▶ Source records
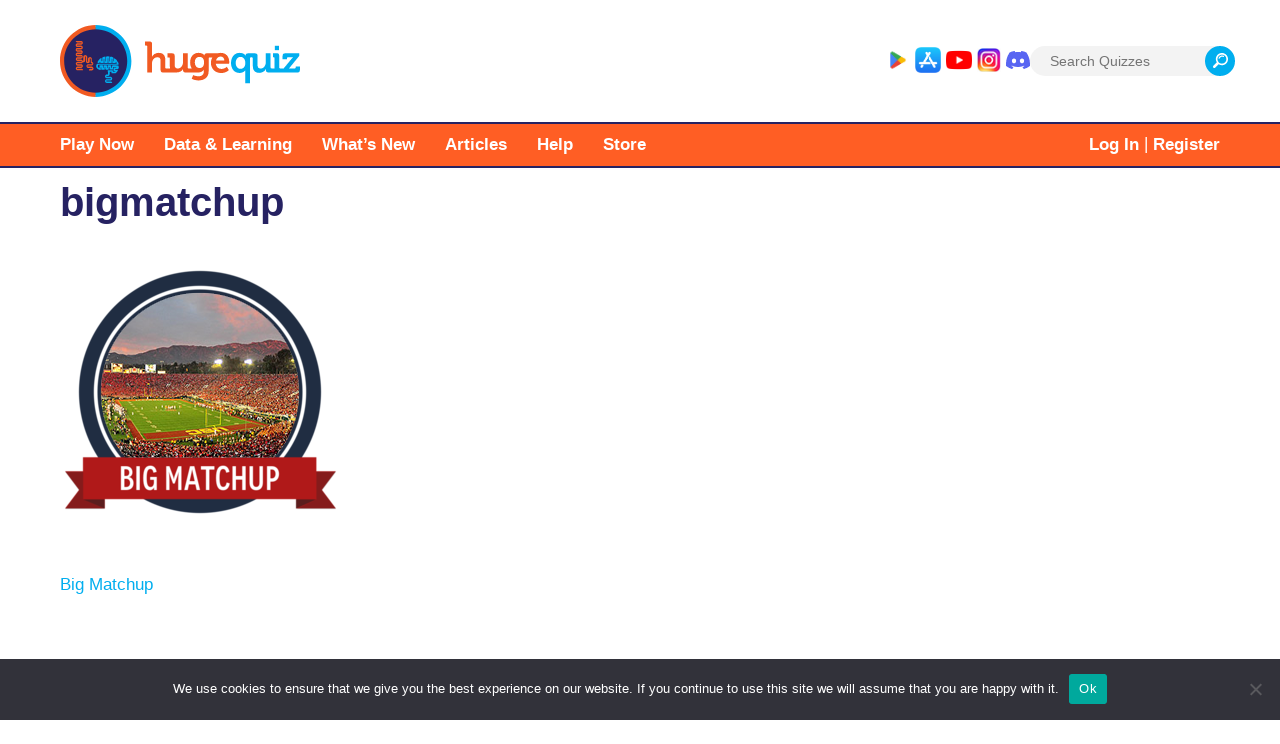

--- FILE ---
content_type: text/html; charset=utf-8
request_url: https://www.google.com/recaptcha/api2/aframe
body_size: 266
content:
<!DOCTYPE HTML><html><head><meta http-equiv="content-type" content="text/html; charset=UTF-8"></head><body><script nonce="_8LsiOeswPXM_ggakuI_jA">/** Anti-fraud and anti-abuse applications only. See google.com/recaptcha */ try{var clients={'sodar':'https://pagead2.googlesyndication.com/pagead/sodar?'};window.addEventListener("message",function(a){try{if(a.source===window.parent){var b=JSON.parse(a.data);var c=clients[b['id']];if(c){var d=document.createElement('img');d.src=c+b['params']+'&rc='+(localStorage.getItem("rc::a")?sessionStorage.getItem("rc::b"):"");window.document.body.appendChild(d);sessionStorage.setItem("rc::e",parseInt(sessionStorage.getItem("rc::e")||0)+1);localStorage.setItem("rc::h",'1769051369225');}}}catch(b){}});window.parent.postMessage("_grecaptcha_ready", "*");}catch(b){}</script></body></html>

▶ What the task requires
The data must come back word for word, with every picture removed.

▶ Reply to the exercise
--- FILE ---
content_type: text/html; charset=utf-8
request_url: https://www.google.com/recaptcha/api2/aframe
body_size: 266
content:
<!DOCTYPE HTML><html><head><meta http-equiv="content-type" content="text/html; charset=UTF-8"></head><body><script nonce="_8LsiOeswPXM_ggakuI_jA">/** Anti-fraud and anti-abuse applications only. See google.com/recaptcha */ try{var clients={'sodar':'https://pagead2.googlesyndication.com/pagead/sodar?'};window.addEventListener("message",function(a){try{if(a.source===window.parent){var b=JSON.parse(a.data);var c=clients[b['id']];if(c){var d=document.createElement('img');d.src=c+b['params']+'&rc='+(localStorage.getItem("rc::a")?sessionStorage.getItem("rc::b"):"");window.document.body.appendChild(d);sessionStorage.setItem("rc::e",parseInt(sessionStorage.getItem("rc::e")||0)+1);localStorage.setItem("rc::h",'1769051369225');}}}catch(b){}});window.parent.postMessage("_grecaptcha_ready", "*");}catch(b){}</script></body></html>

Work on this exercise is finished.